§ **WHAT TO DO**
Return exactly, please, the line that contains "Chart for MUIB.KL" and every line after it through the end of the material that follows, leaving pictures aside.

§ **DATA BLOCK**
◇ ◇ ◇

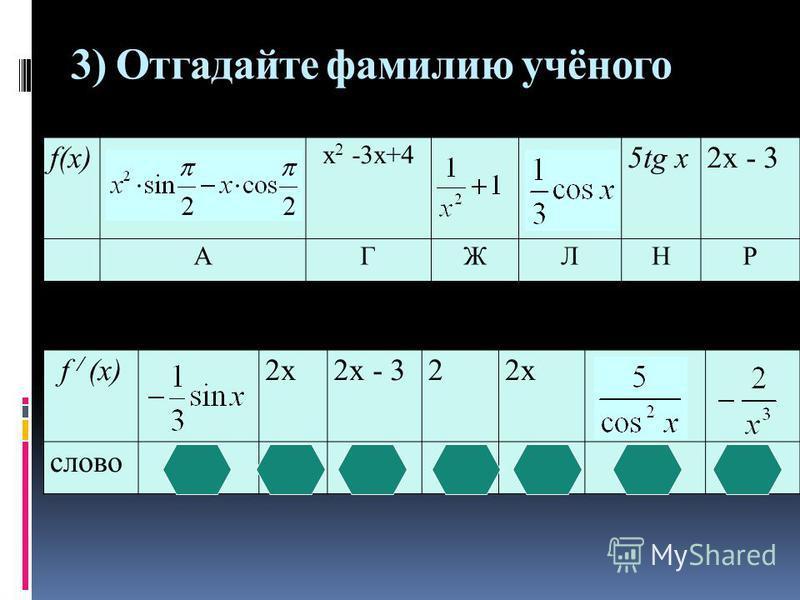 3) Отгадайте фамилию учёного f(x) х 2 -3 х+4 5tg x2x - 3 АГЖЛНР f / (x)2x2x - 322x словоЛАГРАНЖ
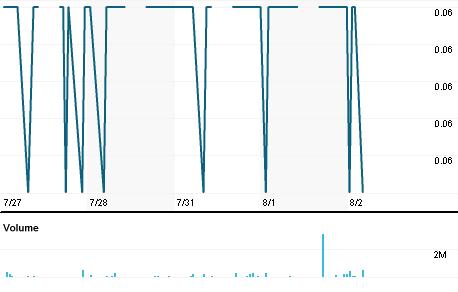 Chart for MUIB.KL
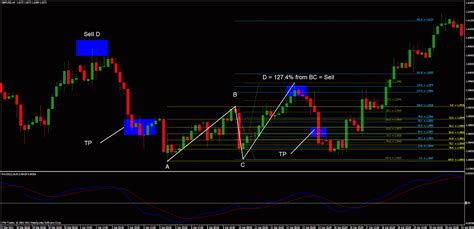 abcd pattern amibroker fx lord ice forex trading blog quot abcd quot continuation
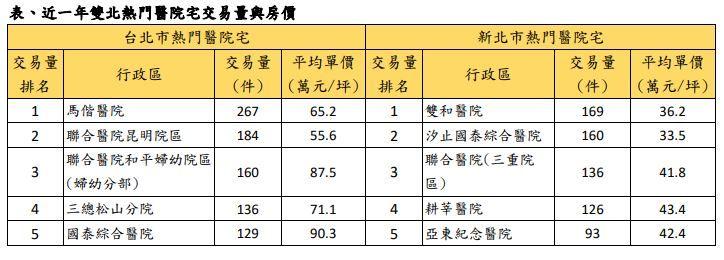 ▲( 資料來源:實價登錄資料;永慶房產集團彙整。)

◇ ◇ ◇

§ **RESPONSE BELOW**
 Chart for MUIB.KL
 abcd pattern amibroker fx lord ice forex trading blog quot abcd quot continuation
 ▲( 資料來源:實價登錄資料;永慶房產集團彙整。)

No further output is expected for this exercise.